[START OF PAGE]

“. . . the long and lonely lives of castaways thought dead . . .” (Kay Ryan)

jerry tree

Standing in front of the tree I planted at St. Paul Lutheran Church in memory of my late partner. What could be more permanent? The fire station that now stands in its place.

Ok. I should not write when I’m pissed off.

No, really. Pissed off.

It’s personal, not political. I think it’s a kind of pissed off that only someone who is going to have his 71st birthday tomorrow can understand.

It’s the kind of pissed off that can come only from hurt.

That probably means I’m being passive aggressive.

On Pentecost Sunday, May 23, 2010, St. Paul Lutheran Church in Farmers Branch, TX, held its last Sunday Service of Holy Communion. It was one of the saddest mornings of my life. I had been organist and choir director of the church since November of 1994. That was not the reason for my sadness. I can (and do as substitute) play the organ for about any church any time. I even play the organ in my living room.

The sadness was my knowledge―our knowledge even saying it would not be so―that our little family was dying, that we would never reconstitute ourselves as a community, good as our intentions were and hard as we might try (for a while).

I was 65 years old.

I was still teaching first-year writing at Southern Methodist University. They didn’t ask me to retire for another three years.

When I was 68, both of my most significant “communities” disappeared from my life.

The church community was more important because the raison d’être of a church found in the Gospel According to John is, “By this everyone will know that you are my disciples, if you have love for one another.” From the first Sunday I played at St. Paul until the last, I had no doubt I was loved, and I loved the people. We prayed and played together, and in spite of the vast differences of circumstances and personalities among us, every member was supported by every other member. The church was family.

SMU, it turned out, was a place of employment. I don’t know if it was my attitude/personality that kept me from feeling “community” there or the nature of that beast. I suspect it was the latter.

If you read my post here yesterday, you are probably a bit skeptical of my understanding of that little church as family. If so, you misunderstood what I said. “. . . in spite of the vast differences of circumstances and personalities among us. . .” I doubt any of my friends there would be surprised to read yesterday’s writing. And if they did, they  would not reject me for it. I know how complex they are as persons, and they know how complex I am.

Even though we hardly ever see each other, I have no doubt that we love each other in that strange and wonderful way that church people can, and at their best, do.

Since the church closed and I was the old man eased out of his teaching job, I have had one small community of friends I know I can count on in the same way I counted on the St. Paul family for love and support. It is an indefinable and motley crew, acquaintances from 12-step groups. They are mostly gay men. Mostly. I love those guys. I’m pretty sure they love me, too, “in that very special way. . .” (go to a 12-step meeting if you don’t know that phrase).

[END OF PAGE]
[START OF ENTRIES SHOWN]

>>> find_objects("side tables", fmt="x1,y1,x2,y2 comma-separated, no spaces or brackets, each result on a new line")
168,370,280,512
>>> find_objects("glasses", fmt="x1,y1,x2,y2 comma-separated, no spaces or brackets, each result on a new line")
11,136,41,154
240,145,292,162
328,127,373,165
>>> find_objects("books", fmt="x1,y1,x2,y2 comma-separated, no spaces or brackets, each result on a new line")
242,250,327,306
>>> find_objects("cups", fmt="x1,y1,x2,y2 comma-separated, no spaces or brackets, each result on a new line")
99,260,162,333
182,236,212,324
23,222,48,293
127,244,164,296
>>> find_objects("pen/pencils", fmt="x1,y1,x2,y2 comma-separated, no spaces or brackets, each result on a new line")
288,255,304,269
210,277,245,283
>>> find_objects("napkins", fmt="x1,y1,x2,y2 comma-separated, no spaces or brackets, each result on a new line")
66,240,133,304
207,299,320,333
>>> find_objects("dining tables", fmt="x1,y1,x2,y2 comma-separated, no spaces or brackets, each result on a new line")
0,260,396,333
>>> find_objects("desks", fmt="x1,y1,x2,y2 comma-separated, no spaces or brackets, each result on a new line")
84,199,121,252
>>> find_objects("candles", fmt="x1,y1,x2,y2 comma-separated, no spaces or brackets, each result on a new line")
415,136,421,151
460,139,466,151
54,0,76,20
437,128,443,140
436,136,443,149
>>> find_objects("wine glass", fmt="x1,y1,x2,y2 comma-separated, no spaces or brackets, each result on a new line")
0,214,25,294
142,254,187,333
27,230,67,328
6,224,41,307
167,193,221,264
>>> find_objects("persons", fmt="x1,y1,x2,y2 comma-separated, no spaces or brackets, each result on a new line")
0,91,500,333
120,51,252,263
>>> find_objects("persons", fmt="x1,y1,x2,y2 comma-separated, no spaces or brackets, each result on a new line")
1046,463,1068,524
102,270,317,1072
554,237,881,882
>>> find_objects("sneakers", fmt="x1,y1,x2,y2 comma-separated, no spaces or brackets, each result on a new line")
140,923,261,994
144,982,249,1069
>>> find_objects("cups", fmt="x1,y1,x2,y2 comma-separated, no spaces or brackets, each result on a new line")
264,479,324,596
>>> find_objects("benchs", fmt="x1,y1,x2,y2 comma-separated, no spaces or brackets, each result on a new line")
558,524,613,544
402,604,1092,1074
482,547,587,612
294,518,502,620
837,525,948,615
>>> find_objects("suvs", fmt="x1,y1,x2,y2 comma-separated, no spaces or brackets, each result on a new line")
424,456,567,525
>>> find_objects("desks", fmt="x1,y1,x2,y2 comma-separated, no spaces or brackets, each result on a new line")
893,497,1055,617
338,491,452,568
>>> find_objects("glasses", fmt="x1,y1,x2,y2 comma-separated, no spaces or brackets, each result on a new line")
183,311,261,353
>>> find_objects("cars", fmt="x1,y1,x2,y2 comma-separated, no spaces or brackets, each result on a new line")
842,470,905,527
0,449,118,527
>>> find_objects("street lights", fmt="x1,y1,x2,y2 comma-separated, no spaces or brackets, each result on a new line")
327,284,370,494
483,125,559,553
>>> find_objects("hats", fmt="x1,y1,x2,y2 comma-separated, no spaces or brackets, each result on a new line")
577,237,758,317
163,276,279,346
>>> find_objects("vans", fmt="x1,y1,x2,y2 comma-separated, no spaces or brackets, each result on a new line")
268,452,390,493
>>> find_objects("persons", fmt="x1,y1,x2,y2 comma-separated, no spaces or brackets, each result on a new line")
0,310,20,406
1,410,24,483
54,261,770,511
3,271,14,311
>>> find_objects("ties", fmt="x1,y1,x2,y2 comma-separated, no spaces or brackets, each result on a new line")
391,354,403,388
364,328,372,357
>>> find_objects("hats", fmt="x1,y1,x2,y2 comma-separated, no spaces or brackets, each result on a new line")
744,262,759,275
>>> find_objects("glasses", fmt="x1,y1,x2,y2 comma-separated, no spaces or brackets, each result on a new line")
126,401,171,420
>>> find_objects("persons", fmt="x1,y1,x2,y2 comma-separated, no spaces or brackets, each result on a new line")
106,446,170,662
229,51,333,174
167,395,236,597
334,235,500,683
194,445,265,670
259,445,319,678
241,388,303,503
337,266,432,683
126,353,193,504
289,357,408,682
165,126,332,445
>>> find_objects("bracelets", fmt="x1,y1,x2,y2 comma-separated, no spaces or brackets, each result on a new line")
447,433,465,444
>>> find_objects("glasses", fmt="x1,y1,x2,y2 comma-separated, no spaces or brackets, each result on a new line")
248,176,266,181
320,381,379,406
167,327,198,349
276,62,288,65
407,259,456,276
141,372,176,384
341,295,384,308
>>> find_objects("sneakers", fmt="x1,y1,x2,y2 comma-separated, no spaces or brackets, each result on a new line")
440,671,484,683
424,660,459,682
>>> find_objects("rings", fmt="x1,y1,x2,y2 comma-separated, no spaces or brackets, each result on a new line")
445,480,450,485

[END OF ENTRIES SHOWN]

**TASK REQUIREMENTS:**
#1 In the essay about the closing of St. Paul Lutheran Church, above the records, reproduce the passage that begins at the words "When I was 68, both" and stops after the words "church was family.".
#2 Write the next part of the essay about the closing of St. Paul Lutheran Church, which appears above the records, starting right after its final sentence.

**TASK ANSWERS:**
#1
When I was 68, both of my most significant “communities” disappeared from my life.

The church community was more important because the raison d’être of a church found in the Gospel According to John is, “By this everyone will know that you are my disciples, if you have love for one another.” From the first Sunday I played at St. Paul until the last, I had no doubt I was loved, and I loved the people. We prayed and played together, and in spite of the vast differences of circumstances and personalities among us, every member was supported by every other member. The church was family.

#2
I have a theory. I’ve done some research in scholarly journals (a perk of teaching at SMU for 15 years is lifetime use of the library), but I haven’t found much evidence to support my theory:

most 70-year-olds feel the loss of community as keenly as, perhaps even more than, the loss through death or distance of family of origin ties.

Your church closes. You retire. Friends and lovers move away. More friends die. Your parents die. Your partner dies.

If you happen to be pathologically shy (belying the appearance of your work and activity for the past 50 years) or, to use a term I find ridiculous but true, “socially anorexic,” your options for meeting people decrease in number daily.

For reasons I’ve discussed here too often, I physically dislike crowds―parties and such places where friends meet and new friendships are formed. I don’t dislike the people, simply the noise and the fact that large rooms where parties happen are lighted with deadly fluorescent lights.

That means I have to go looking for community. On a daily basis. With the mental and physical acumen of a 70-year-old who really just wants to be at home or having a quiet evening out with an age-appropriate friend or two. Or walking through the Dallas Museum of Art.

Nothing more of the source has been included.